To ask the Secretary of State for Environment, Food and Rural Affairs what capacity of excess rainfall the storm water and sewerage system of each major urban area in England can bear; and if he will make a statement.
My Department does not hold this information. Water and sewerage companies are responsible for assessing the capacity of public sewers in order to ensure the effectual drainage of their area.
Typically, the public sewerage system overall is designed to withstand a one-in-30-year storm event and waste water treatment works are designed to deal with six times dry weather flows without discharging excess water to a watercourse.
It has been estimated that up to 50 per cent. of the sewerage network may be in private hands (for example, householders) and information on capacity for this section of the network is not available. Earlier this year, the Government announced that existing private sewers and lateral drains that drain to public sewers would be transferred into the ownership of water and sewerage companies. This will significantly improve the integrated management of the sewerage network as a whole.

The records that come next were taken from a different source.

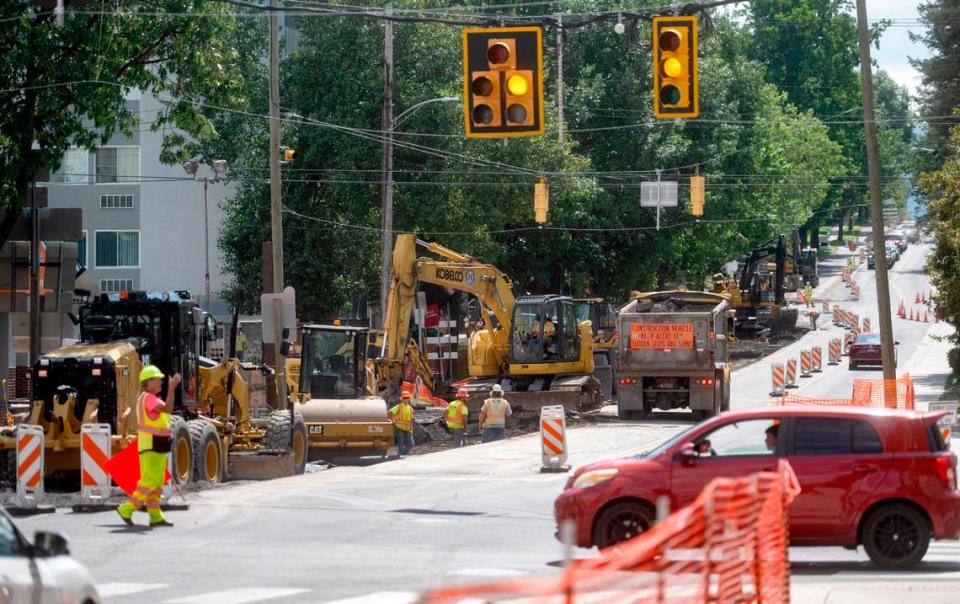 A flagger controls traffic at the intersection of Atherton Street and Beaver Avenue on Thursday, Aug. 17, 2023.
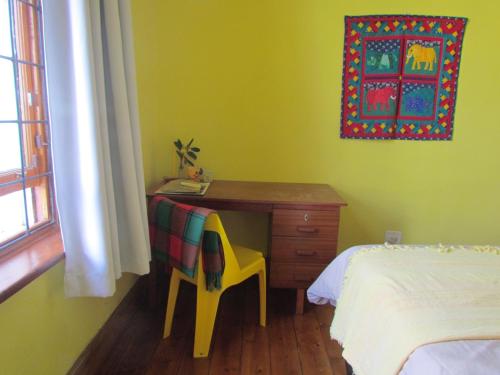 1 dormitorio con escritorio, silla y cama en Victorian Woodstock, en Ciudad del Cabo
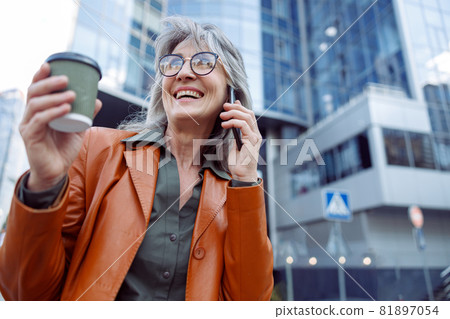 Happy female pensioner with cup of drink n talks on mobile phone on modern city street Happy female pensioner with cup of drink n talks on mobile phone on modern city street 81897054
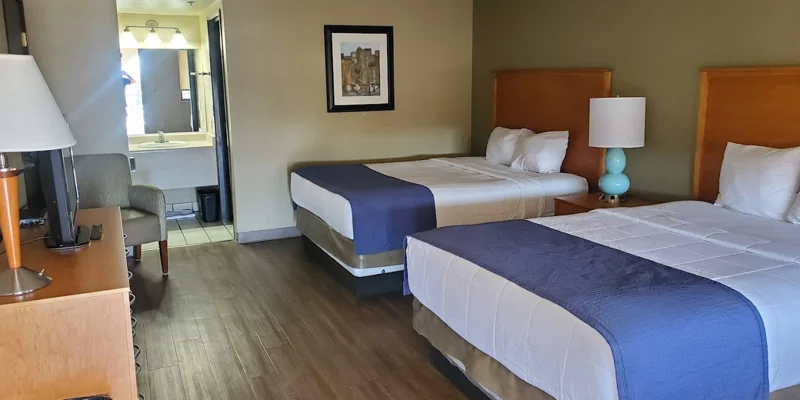 Room with two double beds, wooden furniture, and a framed picture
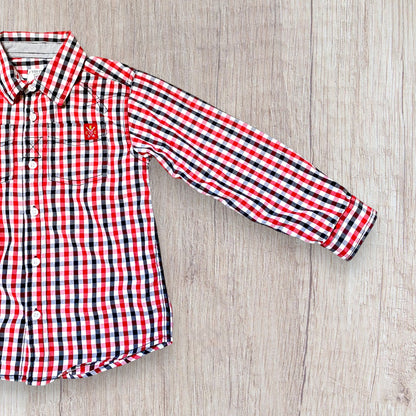 Chemise garçon P’tites Canailles 7 ans à carreaux rouge blanc noir avec broderie et boutons nacrés.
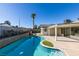 Relaxing kidney-shaped pool with patio and covered area at 2157 Wagonwheel Ave, Las Vegas, NV 89119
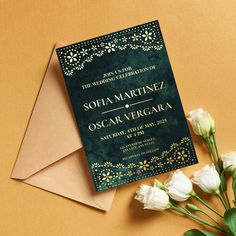 a green and gold wedding card on top of an envelope with white flowers in it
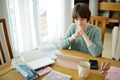 Teenage schoolgirl doing her homework with digital tablet at home. Child using gadgets to study. Education and distance learning Royalty Free Stock Photo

As well as private sewers, there is also an extensive network of surface water drainage associated with highways which is the responsibility of highways authorities. This frequently discharges and interacts with the public sewerage network.
DEFRA is also funding 15 pilot projects to test alternative approaches to the integrated management of urban drainage across the different organisations with responsibilities in this area.
The Office of the Water Services compiles figures on the numbers of properties at varying risk of flooding from overloaded public sewers. The price limits for 2005-10 allowed a programme of nearly £1 billion to safeguard homes against the risk of sewer flooding. By then, the proportion of properties at risk would reduce to 0.01 per cent. of households.